2022-2023 Crossroad Fellows Grant Recipients
February 14, 2022
The Crossroads Project is pleased to announce the recipients of the first Crossroads Fellows grants for projects that will help advance understanding of the diversity of Black religious communities and cultures, past and present.
The 2022-2023 cohort of Crossroads Fellows represent scholarly, artistic, activist, and religious communities, and their projects will take a variety of forms, including documentary and experimental film, digital mapping, oral history interviews, curated digital exhibits, research reports, sound installation, dance and spoken word performance.
We are grateful to the members of the Crossroads Project Advisory Board for their their contributions to the development of the Request for Proposals and their thoughtful consideration of the proposals during the selection process.
This grant program is made possible by the generous support of the Henry Luce Foundation.

__Tasks to carry out__
a: Name the kinds of communities that the grant announcement says the 2022-2023 cohort of Crossroads Fellows represents.
b: Go on writing the Crossroads Fellows grant announcement from the point where it stops.

__Listed records__
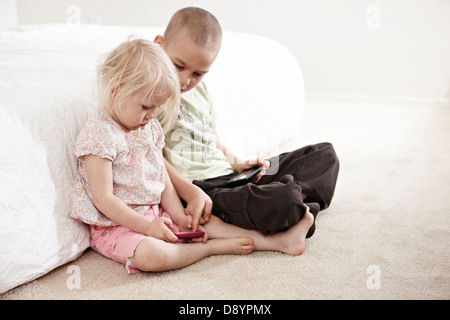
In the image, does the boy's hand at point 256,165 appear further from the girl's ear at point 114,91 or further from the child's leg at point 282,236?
the girl's ear at point 114,91

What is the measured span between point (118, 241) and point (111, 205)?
84 millimetres

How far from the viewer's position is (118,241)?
37.5 inches

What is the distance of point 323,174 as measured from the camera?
46.6 inches

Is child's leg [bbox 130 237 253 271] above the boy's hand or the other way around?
the other way around

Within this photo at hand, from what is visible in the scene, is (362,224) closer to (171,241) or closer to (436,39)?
(171,241)

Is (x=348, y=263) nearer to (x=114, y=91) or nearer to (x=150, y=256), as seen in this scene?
(x=150, y=256)

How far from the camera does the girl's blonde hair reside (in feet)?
2.97

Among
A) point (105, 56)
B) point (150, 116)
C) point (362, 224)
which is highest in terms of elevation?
point (105, 56)

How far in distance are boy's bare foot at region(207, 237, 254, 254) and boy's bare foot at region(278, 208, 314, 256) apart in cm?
8

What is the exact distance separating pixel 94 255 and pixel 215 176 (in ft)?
1.16

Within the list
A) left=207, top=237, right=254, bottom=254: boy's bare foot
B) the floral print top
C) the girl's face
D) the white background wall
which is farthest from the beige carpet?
the white background wall

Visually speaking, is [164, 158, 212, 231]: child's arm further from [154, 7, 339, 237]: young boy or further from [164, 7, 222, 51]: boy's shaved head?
[164, 7, 222, 51]: boy's shaved head
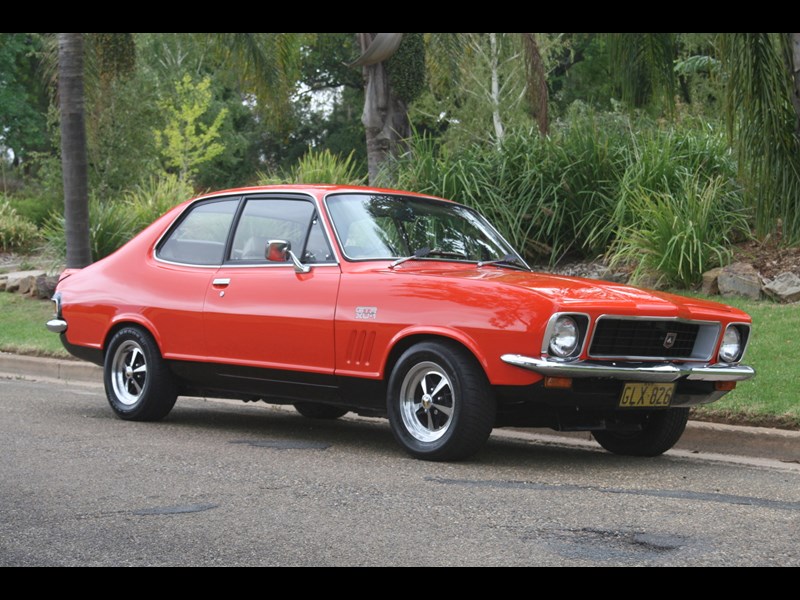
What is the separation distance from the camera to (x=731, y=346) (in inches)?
288

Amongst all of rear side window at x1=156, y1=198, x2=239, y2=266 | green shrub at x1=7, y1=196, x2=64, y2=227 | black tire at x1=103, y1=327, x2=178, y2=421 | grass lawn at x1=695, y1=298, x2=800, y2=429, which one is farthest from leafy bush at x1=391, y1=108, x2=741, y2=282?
green shrub at x1=7, y1=196, x2=64, y2=227

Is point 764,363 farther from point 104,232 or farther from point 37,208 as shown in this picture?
point 37,208

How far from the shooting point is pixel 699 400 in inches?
283

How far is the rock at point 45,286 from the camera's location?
16359mm

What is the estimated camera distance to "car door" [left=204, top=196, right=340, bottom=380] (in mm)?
7520

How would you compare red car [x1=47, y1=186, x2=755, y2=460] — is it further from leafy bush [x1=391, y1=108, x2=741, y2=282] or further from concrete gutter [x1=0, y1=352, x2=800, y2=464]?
leafy bush [x1=391, y1=108, x2=741, y2=282]

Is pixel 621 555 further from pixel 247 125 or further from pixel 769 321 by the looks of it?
pixel 247 125

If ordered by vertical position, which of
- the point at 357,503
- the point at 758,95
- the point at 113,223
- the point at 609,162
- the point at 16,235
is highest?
the point at 758,95

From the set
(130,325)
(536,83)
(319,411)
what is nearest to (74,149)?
(536,83)

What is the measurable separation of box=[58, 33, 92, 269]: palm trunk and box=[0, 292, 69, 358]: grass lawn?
0.86m

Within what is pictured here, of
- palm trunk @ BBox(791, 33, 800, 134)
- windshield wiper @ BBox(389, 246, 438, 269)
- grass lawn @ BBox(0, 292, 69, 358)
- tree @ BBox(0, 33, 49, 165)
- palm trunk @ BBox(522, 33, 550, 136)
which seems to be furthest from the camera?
tree @ BBox(0, 33, 49, 165)

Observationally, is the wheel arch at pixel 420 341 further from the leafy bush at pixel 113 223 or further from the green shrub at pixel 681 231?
the leafy bush at pixel 113 223

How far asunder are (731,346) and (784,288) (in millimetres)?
4589
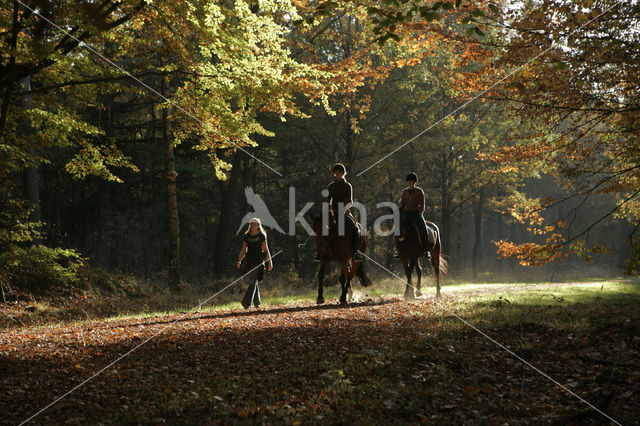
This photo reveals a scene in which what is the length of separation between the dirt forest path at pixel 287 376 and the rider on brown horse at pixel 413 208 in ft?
18.5

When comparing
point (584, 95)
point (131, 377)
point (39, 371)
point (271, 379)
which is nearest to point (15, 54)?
point (39, 371)

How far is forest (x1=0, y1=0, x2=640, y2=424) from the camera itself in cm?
884

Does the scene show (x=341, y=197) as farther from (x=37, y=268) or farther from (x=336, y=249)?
(x=37, y=268)

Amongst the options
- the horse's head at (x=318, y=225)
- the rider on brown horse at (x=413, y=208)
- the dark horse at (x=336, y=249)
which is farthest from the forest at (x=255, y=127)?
the rider on brown horse at (x=413, y=208)

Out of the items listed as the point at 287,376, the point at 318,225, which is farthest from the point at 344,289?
the point at 287,376

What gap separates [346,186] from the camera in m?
12.2

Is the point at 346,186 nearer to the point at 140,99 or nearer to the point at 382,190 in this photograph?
the point at 140,99

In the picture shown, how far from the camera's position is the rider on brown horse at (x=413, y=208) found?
1381cm

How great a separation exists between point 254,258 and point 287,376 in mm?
7400

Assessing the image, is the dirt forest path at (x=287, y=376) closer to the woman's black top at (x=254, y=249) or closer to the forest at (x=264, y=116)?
the forest at (x=264, y=116)

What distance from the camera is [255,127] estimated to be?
14.3m

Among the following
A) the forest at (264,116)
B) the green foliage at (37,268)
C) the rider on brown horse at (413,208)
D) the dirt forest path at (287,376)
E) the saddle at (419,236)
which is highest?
the forest at (264,116)

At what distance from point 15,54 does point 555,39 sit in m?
9.99

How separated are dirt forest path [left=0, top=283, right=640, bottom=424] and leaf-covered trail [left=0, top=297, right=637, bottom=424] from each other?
17 mm
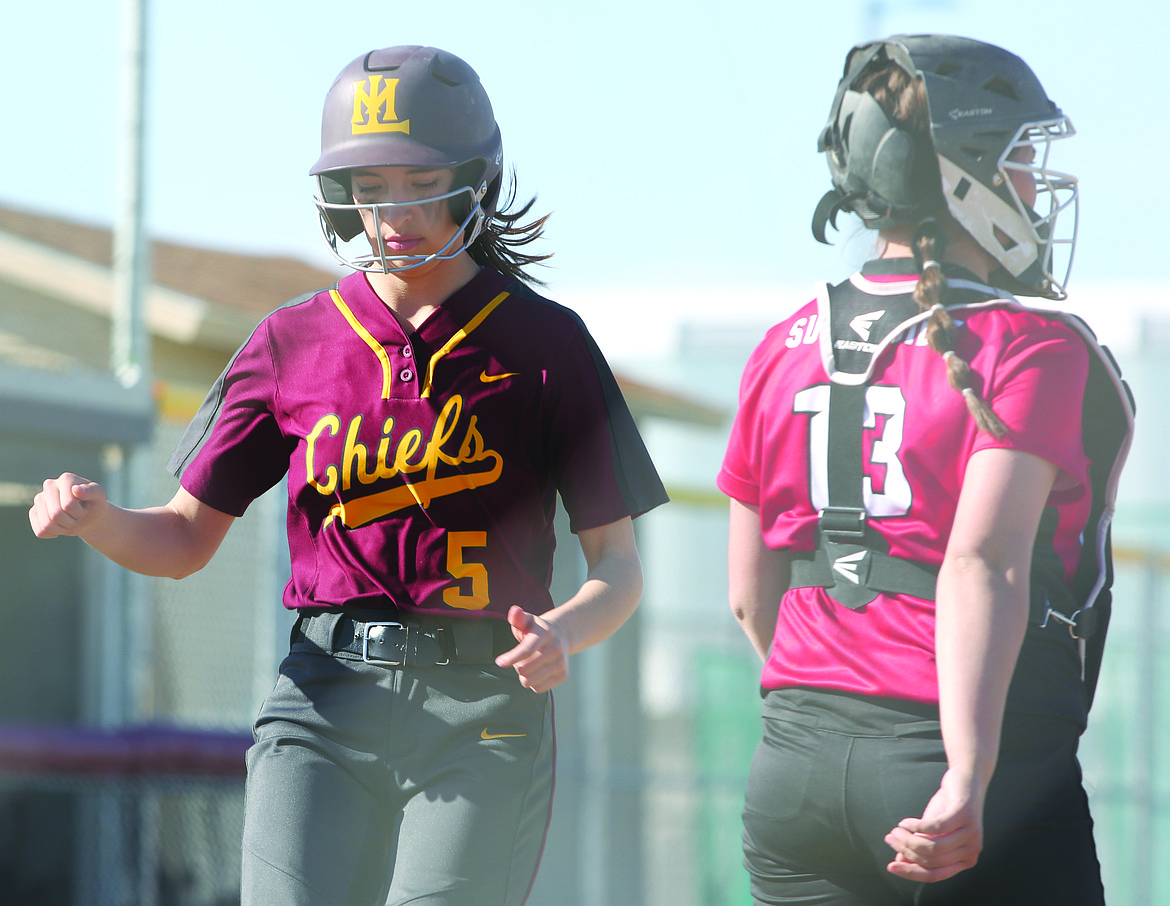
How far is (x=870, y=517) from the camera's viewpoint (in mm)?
1833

__Set of answers__
a: scholarly, artistic, activist, religious

b:
Arts Fellows
- Ashon Crawley, Loss. Nothing. Memorial
- J. T. Roane, Plot
- Robin Sanders, Love is the New Black
- Larisha Stone, Conjure: The Documentary
Community Stories Fellows
- Colin Bossen and Sade Perkins, Religion in Houston’s Pan-African Community
- Kahdeidra Monet Martin, Embodied Memories of the Bay: Narratives of African Diasporic Religious Communities
- Kameelah Mu’Min Oseguera, The People’s Effort to Return to Allah: The Formation, Dissolution and Reconfiguration of the Dar-ul-Islam Movement in the United States.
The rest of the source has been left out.